▸ **Assignment**: Take the line that contains "common name: california towhee" and each line after it in the material below, and transcribe them exactly, stopping at the end.

▸ **Input material**:
<<<<
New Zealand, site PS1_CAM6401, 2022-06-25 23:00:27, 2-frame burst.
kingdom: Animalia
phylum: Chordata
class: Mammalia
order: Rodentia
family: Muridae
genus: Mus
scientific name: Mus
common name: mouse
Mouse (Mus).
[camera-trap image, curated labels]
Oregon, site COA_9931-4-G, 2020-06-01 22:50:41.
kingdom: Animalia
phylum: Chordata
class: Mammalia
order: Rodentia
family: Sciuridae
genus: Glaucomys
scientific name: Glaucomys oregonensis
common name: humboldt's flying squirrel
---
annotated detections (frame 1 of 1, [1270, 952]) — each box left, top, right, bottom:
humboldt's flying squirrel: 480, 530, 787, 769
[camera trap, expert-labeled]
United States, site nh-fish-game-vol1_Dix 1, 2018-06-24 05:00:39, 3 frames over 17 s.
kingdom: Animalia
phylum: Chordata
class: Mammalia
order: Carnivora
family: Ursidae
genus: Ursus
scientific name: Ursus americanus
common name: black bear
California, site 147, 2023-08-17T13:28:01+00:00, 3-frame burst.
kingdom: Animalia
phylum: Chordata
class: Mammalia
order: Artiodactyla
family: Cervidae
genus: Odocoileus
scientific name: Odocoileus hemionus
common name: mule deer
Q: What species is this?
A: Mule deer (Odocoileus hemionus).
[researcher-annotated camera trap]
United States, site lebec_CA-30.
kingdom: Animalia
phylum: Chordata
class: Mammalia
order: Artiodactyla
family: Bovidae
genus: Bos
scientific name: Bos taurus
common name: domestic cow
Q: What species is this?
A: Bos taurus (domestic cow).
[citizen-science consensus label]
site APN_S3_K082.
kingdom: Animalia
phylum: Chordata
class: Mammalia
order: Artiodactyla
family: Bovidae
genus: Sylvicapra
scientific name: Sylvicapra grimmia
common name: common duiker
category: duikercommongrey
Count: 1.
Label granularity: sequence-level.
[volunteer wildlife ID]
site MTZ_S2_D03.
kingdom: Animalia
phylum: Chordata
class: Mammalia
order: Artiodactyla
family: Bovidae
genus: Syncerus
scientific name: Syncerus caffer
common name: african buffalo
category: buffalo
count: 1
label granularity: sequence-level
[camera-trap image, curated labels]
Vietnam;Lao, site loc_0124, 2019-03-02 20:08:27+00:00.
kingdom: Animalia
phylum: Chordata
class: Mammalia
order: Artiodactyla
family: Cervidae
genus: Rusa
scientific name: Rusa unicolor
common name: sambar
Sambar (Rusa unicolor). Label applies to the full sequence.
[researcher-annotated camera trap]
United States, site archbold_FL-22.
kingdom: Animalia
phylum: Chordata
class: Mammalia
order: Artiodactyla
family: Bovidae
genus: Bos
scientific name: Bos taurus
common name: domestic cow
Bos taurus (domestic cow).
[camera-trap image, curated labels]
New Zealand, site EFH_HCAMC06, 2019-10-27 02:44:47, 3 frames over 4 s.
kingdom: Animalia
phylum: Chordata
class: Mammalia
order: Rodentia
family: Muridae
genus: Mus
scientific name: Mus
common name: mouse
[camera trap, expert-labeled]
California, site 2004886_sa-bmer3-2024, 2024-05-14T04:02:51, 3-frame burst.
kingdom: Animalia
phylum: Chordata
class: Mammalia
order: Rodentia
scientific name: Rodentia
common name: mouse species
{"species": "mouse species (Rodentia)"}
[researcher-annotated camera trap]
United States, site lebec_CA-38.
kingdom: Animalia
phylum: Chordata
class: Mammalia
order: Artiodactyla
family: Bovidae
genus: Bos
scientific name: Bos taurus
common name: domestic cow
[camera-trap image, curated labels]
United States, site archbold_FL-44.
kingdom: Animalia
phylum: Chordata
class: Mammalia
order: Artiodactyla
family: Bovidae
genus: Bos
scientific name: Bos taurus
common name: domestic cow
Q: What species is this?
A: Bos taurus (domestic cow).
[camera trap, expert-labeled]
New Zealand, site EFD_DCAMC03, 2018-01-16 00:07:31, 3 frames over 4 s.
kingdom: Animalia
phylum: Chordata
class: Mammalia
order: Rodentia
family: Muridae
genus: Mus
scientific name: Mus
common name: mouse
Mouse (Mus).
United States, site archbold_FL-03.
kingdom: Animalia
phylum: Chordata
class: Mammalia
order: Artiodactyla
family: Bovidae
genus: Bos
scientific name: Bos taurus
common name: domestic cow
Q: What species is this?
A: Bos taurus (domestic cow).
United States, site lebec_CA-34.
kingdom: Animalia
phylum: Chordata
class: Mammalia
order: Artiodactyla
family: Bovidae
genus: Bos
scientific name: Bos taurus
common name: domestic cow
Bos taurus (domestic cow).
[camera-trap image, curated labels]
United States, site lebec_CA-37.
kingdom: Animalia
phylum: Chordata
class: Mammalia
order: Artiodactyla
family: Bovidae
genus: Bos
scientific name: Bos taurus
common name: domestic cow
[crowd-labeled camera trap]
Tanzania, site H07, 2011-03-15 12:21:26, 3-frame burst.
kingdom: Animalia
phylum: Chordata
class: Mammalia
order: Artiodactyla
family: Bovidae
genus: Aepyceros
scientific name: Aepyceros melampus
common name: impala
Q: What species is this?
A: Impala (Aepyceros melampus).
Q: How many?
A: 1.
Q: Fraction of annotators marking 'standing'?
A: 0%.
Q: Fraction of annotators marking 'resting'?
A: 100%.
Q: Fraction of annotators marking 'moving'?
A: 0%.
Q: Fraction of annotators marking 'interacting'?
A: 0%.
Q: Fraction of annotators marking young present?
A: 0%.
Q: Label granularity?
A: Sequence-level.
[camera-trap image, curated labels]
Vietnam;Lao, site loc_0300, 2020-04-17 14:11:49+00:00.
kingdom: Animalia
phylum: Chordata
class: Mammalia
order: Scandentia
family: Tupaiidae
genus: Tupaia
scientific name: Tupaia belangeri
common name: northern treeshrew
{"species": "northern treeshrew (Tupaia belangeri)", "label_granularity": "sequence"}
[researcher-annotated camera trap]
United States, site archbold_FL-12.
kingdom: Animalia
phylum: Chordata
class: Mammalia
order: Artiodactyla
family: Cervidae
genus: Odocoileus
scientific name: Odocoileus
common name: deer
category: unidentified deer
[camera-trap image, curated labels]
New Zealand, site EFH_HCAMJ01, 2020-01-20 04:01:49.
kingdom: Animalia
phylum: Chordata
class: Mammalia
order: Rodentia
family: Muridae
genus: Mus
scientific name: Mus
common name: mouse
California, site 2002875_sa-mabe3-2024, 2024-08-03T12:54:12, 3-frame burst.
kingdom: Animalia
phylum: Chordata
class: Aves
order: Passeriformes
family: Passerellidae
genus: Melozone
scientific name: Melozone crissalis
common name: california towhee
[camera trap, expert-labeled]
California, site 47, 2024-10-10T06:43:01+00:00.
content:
>>>>
▸ **The answer**:
common name: california towhee
[camera trap, expert-labeled]
California, site 47, 2024-10-10T06:43:01+00:00.
content:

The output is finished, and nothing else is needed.